Work instructions ▸
a – Translate this sentence from the interview with Zhenan Bao into Spanish: "I truly believe in order to advance science, we need to include people of all backgrounds."
b – From the interview with Zhenan Bao, copy out the passage starting at "What are the" and ending at "exciting to you?".

Text passage ▸

--

We talked to Zhenan Bao, a K.K Lee Professor of Chemical Engineering at Stanford University about how the tide is turning for women and minorities in research.
What is the focal point of your role at Stanford?
I am a professor of chemical engineering, and by courtesy, a professor of chemistry and a professor of material science and engineering at Stanford University. Prior to joining Stanford in 2004, I was a distinguished member of technical staff in Bell Labs, Lucent Technologies from 1995 to 2004. My group pioneered a number of design concepts for organic electronic materials. My work has enabled flexible electronic circuits and displays. In my recent work, we developed skin-inspired organic electronic materials, which resulted in unprecedented performance or functions in medical devices, energy storage and environmental applications.
You are one of the most decorated and influential female researchers of our time, most recently being chosen as 1 of 5 women around the world awarded a 2017 L’Oréal-UNESCO For Women in Science Award in physical sciences. How has the recognition in the industry helped you amplify your voice on in the research world?
The award gave me more exposure especially to communities outside my normal specialized scientific communities. I hope my experience and my path in science and engineering can inspire more girls to choose science and engineering as their future career.
Growing up in school, and even in your higher education, can you describe your experience as a minority female in the sciences in comparison to your male peers?
Women have always been the minority in science, regardless of in school, at work or at conferences. This doesn’t prevent me from speaking out or attending events. I feel it is even more important for more women to be present so that we can encourage more women to be part of it. I also try to include more women as speakers if I organize a conference. In my own lab, I try to assemble a team that is highly diverse from gender, countries the group members are from and their scientific background. I truly believe in order to advance science, we need to include people of all backgrounds. This is how we can be more creative and more innovative.
What are the biggest concerns regarding the gender gap for women in research?
I think there may be a misconception that a career in research may not give sufficient flexibility for women who want to have both a successful career and a family. There may also be the concern that it is harder for women to move to higher level positions. I think things are improving over years, but gender gap still exists at all levels. We need to continue to raise awareness and implement policy that will ensure equality at work place.
What do you see is improving for women in research? What other innovations in your industry are exciting to you?
I see at the level of junior faculty, the percentage of women has increased significantly over the past ten years. I hope this will lead to an improvement of percentage of women at senior level in the next ten years. I also see there are more female students in science and engineering. They are more confident about their future than older generations. I think these are great trends.

--

[Stored dataset items]
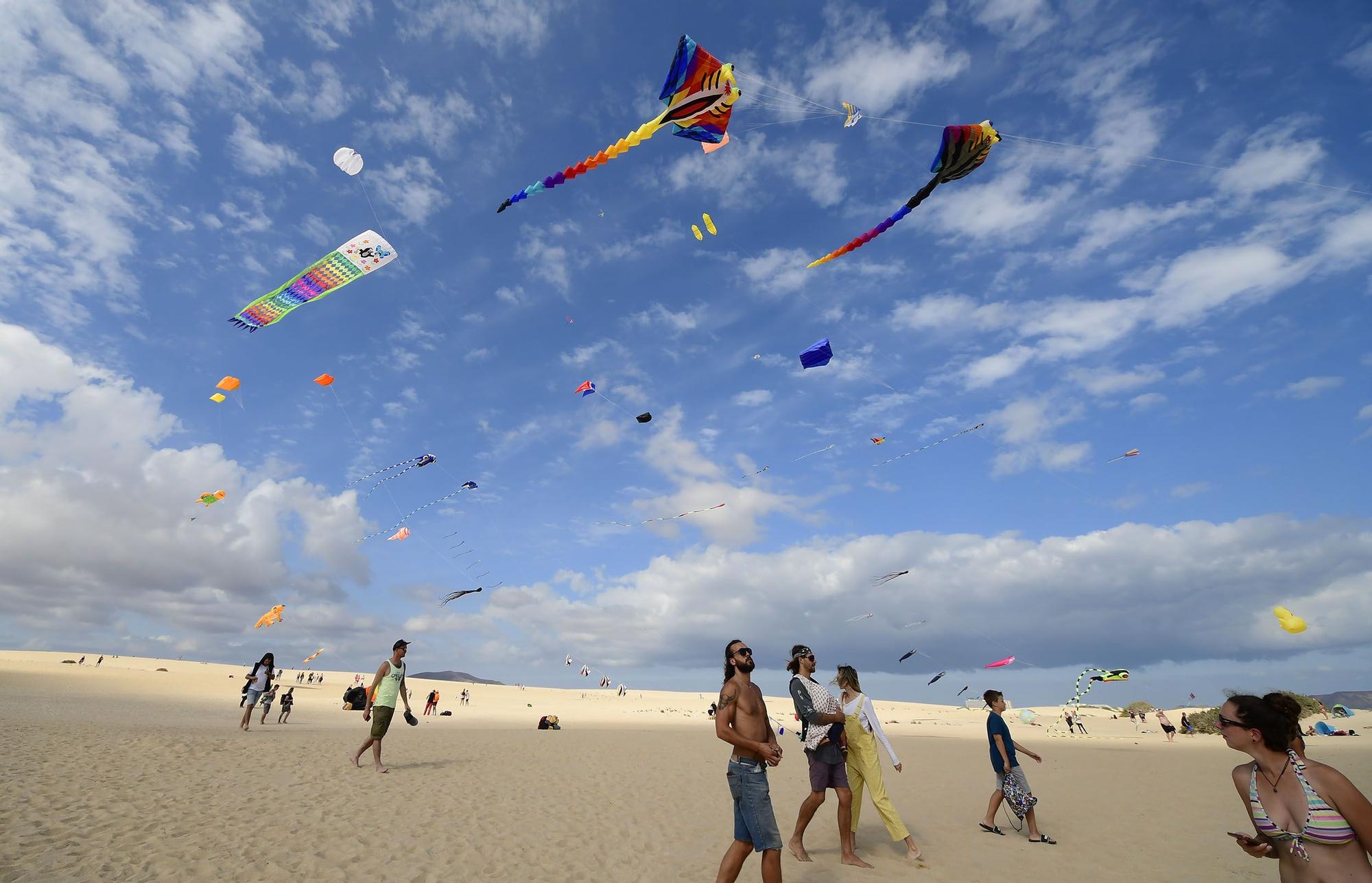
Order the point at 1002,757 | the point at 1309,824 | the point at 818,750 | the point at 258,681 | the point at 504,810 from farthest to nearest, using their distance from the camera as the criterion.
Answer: the point at 258,681, the point at 504,810, the point at 1002,757, the point at 818,750, the point at 1309,824

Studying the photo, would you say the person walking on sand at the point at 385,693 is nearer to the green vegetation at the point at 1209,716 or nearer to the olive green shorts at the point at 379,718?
the olive green shorts at the point at 379,718

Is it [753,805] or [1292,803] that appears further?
[753,805]

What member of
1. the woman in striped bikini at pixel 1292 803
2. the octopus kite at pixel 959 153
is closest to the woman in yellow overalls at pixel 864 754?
the woman in striped bikini at pixel 1292 803

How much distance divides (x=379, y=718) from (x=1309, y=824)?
1221 cm

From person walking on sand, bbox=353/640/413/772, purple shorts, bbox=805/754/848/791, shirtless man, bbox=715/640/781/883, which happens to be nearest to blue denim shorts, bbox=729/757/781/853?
shirtless man, bbox=715/640/781/883

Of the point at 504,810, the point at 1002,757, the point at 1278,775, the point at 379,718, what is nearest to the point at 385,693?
the point at 379,718

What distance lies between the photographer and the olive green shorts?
11.2 m

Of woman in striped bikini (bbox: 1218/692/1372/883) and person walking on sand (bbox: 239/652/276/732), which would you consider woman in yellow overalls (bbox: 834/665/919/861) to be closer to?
woman in striped bikini (bbox: 1218/692/1372/883)

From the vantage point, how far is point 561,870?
6.75 m

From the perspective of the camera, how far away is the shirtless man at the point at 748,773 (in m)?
4.82

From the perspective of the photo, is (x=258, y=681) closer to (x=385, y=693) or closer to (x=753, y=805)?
(x=385, y=693)

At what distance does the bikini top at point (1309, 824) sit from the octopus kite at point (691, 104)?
1018cm

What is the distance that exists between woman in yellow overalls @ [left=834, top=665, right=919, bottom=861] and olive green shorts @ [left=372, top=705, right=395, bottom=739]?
8166 millimetres

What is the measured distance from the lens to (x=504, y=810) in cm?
936
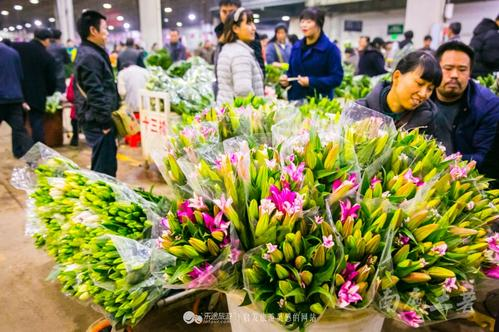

--

Answers given ▸
a – Creo sinceramente que, para hacer avanzar la ciencia, necesitamos incluir a personas de todos los orígenes.

b –
What are the biggest concerns regarding the gender gap for women in research?
I think there may be a misconception that a career in research may not give sufficient flexibility for women who want to have both a successful career and a family. There may also be the concern that it is harder for women to move to higher level positions. I think things are improving over years, but gender gap still exists at all levels. We need to continue to raise awareness and implement policy that will ensure equality at work place.
What do you see is improving for women in research? What other innovations in your industry are exciting to you?